Work request> Transcribe the listing verbatim, please, with images dropped.

Dataset content>
──────────

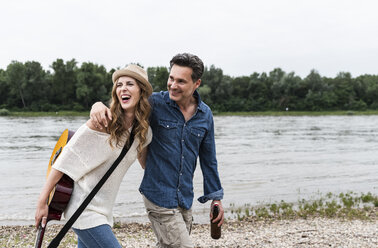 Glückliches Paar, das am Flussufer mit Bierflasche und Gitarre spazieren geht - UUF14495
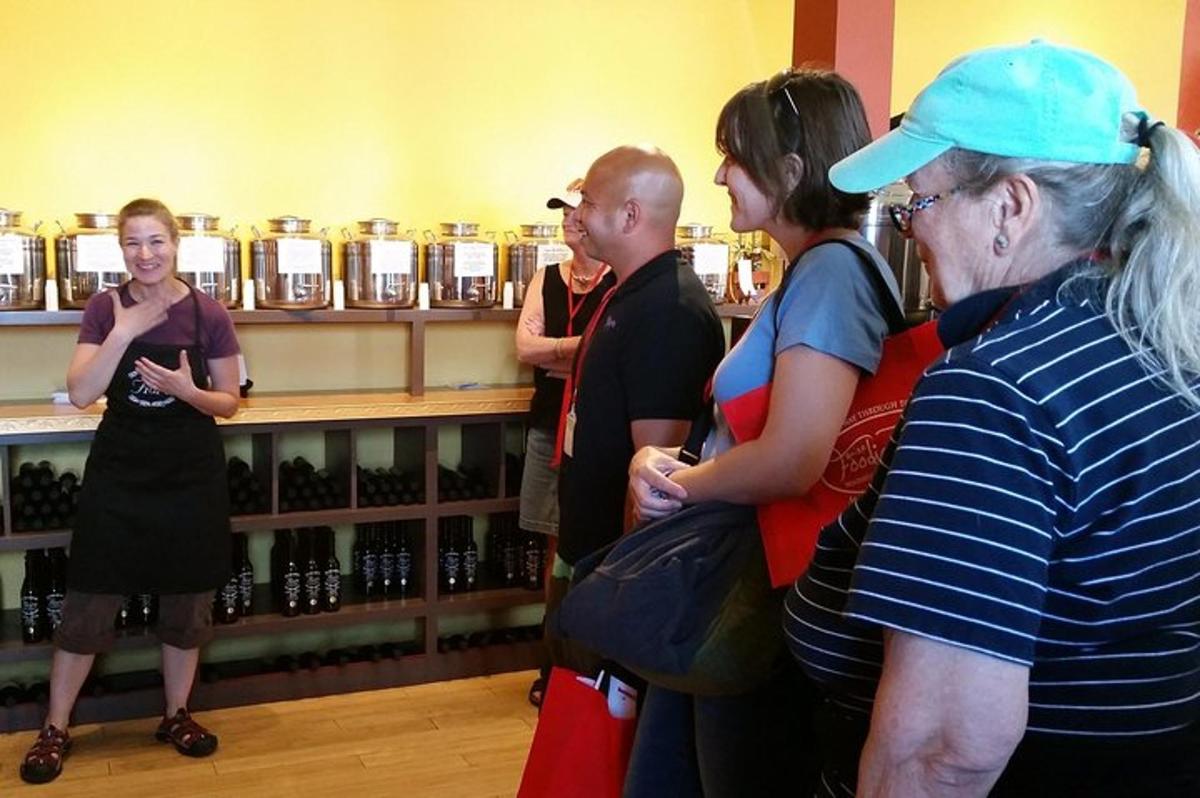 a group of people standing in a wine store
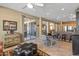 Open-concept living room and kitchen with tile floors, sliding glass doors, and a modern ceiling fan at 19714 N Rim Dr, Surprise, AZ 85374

──────────

Response to the exercise>
 Glückliches Paar, das am Flussufer mit Bierflasche und Gitarre spazieren geht - UUF14495
 a group of people standing in a wine store
 Open-concept living room and kitchen with tile floors, sliding glass doors, and a modern ceiling fan at 19714 N Rim Dr, Surprise, AZ 85374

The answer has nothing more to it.